*TEXTE FOURNI*:
La Tunisie commémore demain 9 avril la journée des martyrs. Une date qui fait référence aux événements sanglants du 9 avril 1938 lorsque des dizaines de Tunisiens avaient été lâchement tués par les armes de l'occupant. Ce jour-là, des milliers de Tunisiens avaient bravé les mitrailleuses françaises en descendant manifester dans les rues. Ils avaient défilé courageusement devant les policiers, les gendarmes et les zouaves du protectorat français réclamant haut et fort un parlement tunisien. Des décennies plus tard, la Tunisie donne à nouveau des martyrs. Le combat contre les ennemis de la liberté se poursuit, mais autrement. Notre adversaire n'est plus, en effet, le soldat français aux cheveux bruns et à la peau claire. Aujourd'hui, l'ennemi porte une barbe, s'habille à l'afghane et prône un islam violent, étranger à celui de nos aïeux.

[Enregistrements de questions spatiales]
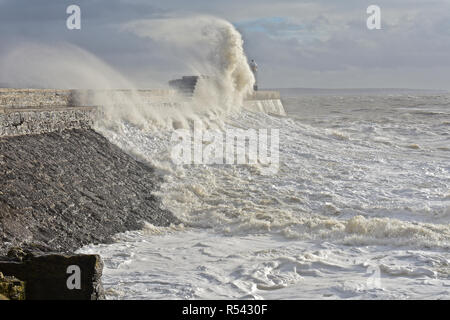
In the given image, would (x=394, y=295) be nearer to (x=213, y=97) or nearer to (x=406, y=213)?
(x=406, y=213)

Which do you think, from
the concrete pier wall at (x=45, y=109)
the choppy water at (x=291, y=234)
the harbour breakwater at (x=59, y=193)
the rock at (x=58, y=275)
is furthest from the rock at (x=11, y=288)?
the concrete pier wall at (x=45, y=109)

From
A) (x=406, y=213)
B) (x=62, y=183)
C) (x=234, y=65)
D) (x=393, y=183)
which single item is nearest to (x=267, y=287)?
(x=62, y=183)

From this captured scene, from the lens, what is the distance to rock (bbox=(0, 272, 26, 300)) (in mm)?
4414

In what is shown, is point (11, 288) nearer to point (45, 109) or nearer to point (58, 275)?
point (58, 275)

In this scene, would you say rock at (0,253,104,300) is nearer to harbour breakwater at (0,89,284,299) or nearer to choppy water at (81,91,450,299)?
harbour breakwater at (0,89,284,299)

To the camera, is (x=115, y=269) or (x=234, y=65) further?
(x=234, y=65)

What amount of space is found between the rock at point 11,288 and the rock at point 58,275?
249 millimetres

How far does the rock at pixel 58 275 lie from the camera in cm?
485

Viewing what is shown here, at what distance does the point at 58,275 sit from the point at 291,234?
4082mm

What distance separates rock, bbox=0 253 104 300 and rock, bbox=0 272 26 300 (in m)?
0.25

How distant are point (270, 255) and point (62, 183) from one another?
2.91m

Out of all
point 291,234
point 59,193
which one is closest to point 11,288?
point 59,193

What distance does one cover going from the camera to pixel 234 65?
844 inches

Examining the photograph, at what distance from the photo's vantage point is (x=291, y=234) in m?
8.30
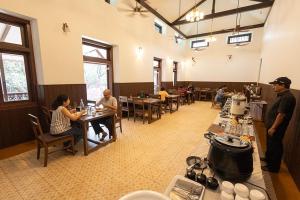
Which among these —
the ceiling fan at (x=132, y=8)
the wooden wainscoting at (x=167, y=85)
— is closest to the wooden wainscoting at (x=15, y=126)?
the ceiling fan at (x=132, y=8)

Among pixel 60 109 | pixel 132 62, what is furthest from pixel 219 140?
pixel 132 62

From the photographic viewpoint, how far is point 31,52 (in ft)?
11.1

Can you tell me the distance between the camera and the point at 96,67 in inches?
202

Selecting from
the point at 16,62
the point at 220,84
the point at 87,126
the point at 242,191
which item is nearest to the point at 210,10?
the point at 220,84

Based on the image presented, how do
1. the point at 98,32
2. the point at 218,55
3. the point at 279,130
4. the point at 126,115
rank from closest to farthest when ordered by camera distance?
the point at 279,130 < the point at 98,32 < the point at 126,115 < the point at 218,55

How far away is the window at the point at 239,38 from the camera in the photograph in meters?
8.65

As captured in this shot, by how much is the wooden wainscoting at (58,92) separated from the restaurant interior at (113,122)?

*CONSIGNES*:
- 1) Répondez à ces questions sur le texte consacré à la journée des martyrs :
(a) Quel jour la Tunisie commémore-t-elle la journée des martyrs ?
(b) Que réclamaient les manifestants devant les forces du protectorat ?
(c) Selon le texte, comment s'habille l'ennemi d'aujourd'hui ?
- 2) Transcrivez en tableau Markdown à deux colonnes, « Num » et « Contenu », les lignes de questions spatiales, de celle qui contient « From the photographic » jusqu'à la dernière, toutes deux comprises. Omettez les lignes vides.
Le texte et les lignes n'ont aucun lien entre eux.

*RÉPONSES DANS L'ORDRE*:
- 1)
(a) Le 9 avril.
(b) Un parlement tunisien.
(c) À l'afghane.

- 2)
| Num | Contenu |
|---|---|
| 1 | From the photographic viewpoint, how far is point 31,52 (in ft)? |
| 2 | 11.1 |
| 3 | Can you tell me the distance between the camera and the point at 96,67 in inches? |
| 4 | 202 |
| 5 | Selecting from |
| 6 | the point at 16,62 |
| 7 | the point at 220,84 |
| 8 | the point at 87,126 |
| 9 | the point at 242,191 |
| 10 | which item is nearest to the point at 210,10? |
| 11 | the point at 220,84 |
| 12 | Based on the image presented, how do |
| 13 | 1. the point at 98,32 |
| 14 | 2. the point at 218,55 |
| 15 | 3. the point at 279,130 |
| 16 | 4. the point at 126,115 |
| 17 | rank from closest to farthest when ordered by camera distance? |
| 18 | the point at 279,130 < the point at 98,32 < the point at 126,115 < the point at 218,55 |
| 19 | How far away is the window at the point at 239,38 from the camera in the photograph in meters? |
| 20 | 8.65 |
| 21 | As captured in this shot, by how much is the wooden wainscoting at (58,92) separated from the restaurant interior at (113,122)? |